À peine trois ans après sa Palme d’or à Cannes pour Le vent se lève, revoilà Ken Loach sur la Croisette avec un film tout aussi consensuel. Mais là où la chronique irlandaise ressassait les thèmes du réalisateur avec du pathos à l’envi (ce qui en faisait une excellente « palme pour la carrière », et une plus contestable palme d’or…), le dernier film du réalisateur donne dans la pure comédie. Retournement de veste ou manœuvre plus subtile ? La vision du film fait pencher pour la seconde solution, avec un renouvellement total du style du réalisateur – mais pas de ses combats.
Eric Bishop croule sous les malheurs : beau-père solitaire et dépassé de deux jeunes garçons en pleine crise d’adolescence, il approche la retraite, et reste rongé par ses échecs sentimentaux. Au moment de perdre pied, il se voit visiter par rien moins qu’Éric Cantona, son héros personnel, qui lui offre sagesse et conseils dans de ronflants aphorismes. Pourvu d’un peu de soutien, le vieil homme tente de reprendre le contrôle de sa vie.

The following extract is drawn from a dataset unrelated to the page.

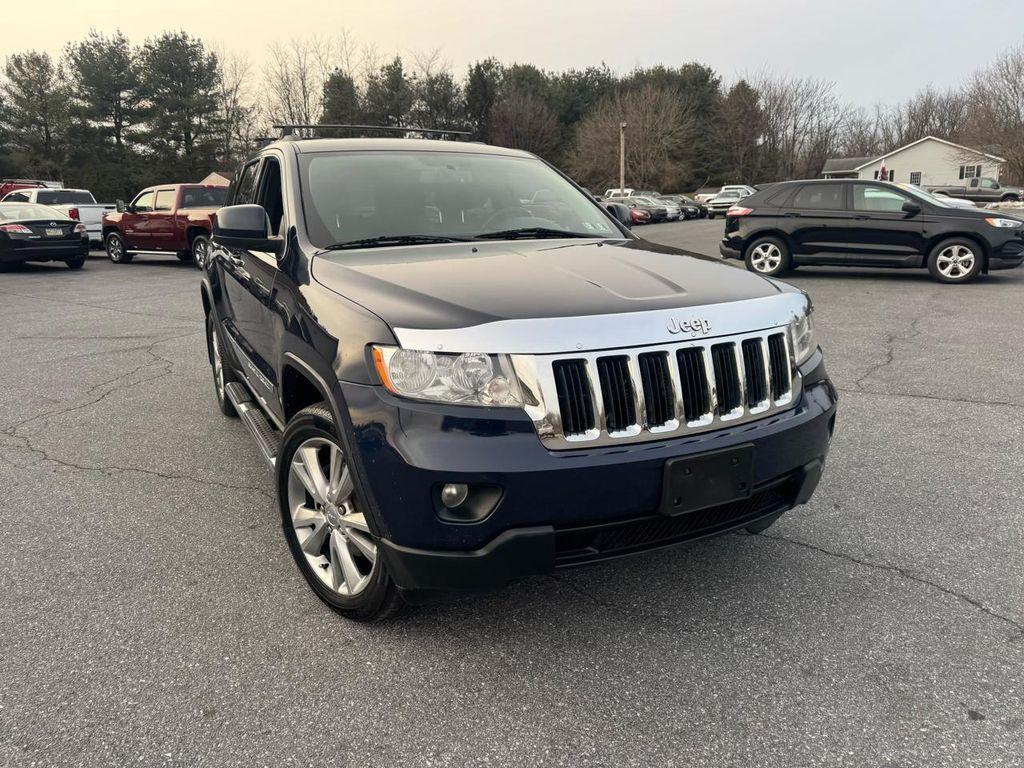used 2013 Jeep Grand Cherokee car, priced at $8,995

Ken Loach à la comédie, c’est un peu comme Judd Apatow aux commandes d’un film-fleuve contemplatif de sept heures trente sur la vie au sein d’une communauté tibétaine coupée du monde – c’est peu probable. Surtout un Ken Loach flanqué de son inévitable scénariste Paul Laverty, l’homme derrière de nombreux films du réalisateur – y compris derrière son contesté Vent se lève. Avec cet inattendu Looking for Eric, les deux compères prouvent avec finesse leur capacité à sortir des ornières que la carrière du réalisateur avait creusé pour eux. Car que l’on ne s’y trompe pas : les thèmes chers à Loach sont bien là. La grande astuce de Loach et Laverty est d’annoncer ces valeurs de façon frontale, souvent via les pensées profondes et passablement gonflantes d’un Cantona bien conscient de cela : mais, qui l’eût cru, à la fois le footballeur, le cinéaste et le scénariste s’avèrent capables de rire de leurs défauts.
Cela diminue t‑il pour cela l’efficacité du discours de Loach ? Looking for Eric peut-il fonctionner pour qui ne connaît pas la filmographie du réalisateur ? À la première question, Loach répond en se faisant, de polémiste, chansonnier. L’ironie et une véritable capacité à l’auto-dérision imprègne tout Looking for Eric – sans que cela soit, espérons-le du moins, un aveu d’échec. On serait même tenté de croire que le réalisateur fait ici montre d’une capacité à renouveler intégralement son style – ce qui répond à la seconde question par l’affirmative, oui Looking for Eric existe par lui-même, et pas seulement en tant que miroir du reste de la carrière de Loach.
Comme les protagonistes de son émouvant Which Side Are You on ?, Loach a choisi la dérision pour livrer son nouveau combat. Mais est-ce aussi véritablement drolatique ? Eric Bishop ne choisit-il pas, finalement, une folie aussi réelle que celle de la Janice de Family Life pour s’en sortir ? Son ange gardien footballeur ne lui apparaît finalement que lorsqu’il se sature les sens, de drogue ou d’alcool. Cantona comme symbole de la puissance des rêves et des idéaux du petit peuple : il fallait oser. Mais s’il tourne le dos à sa forme habituelle, s’il s’éloigne un peu de la force de ses revendications, Loach reste fondamentalement engagé, car l’Eric Bishop qui croit en Cantona comme on croit en Dieu est un des personnages les plus humains, les plus crédibles, qu’il nous ait été donné de voir depuis longtemps.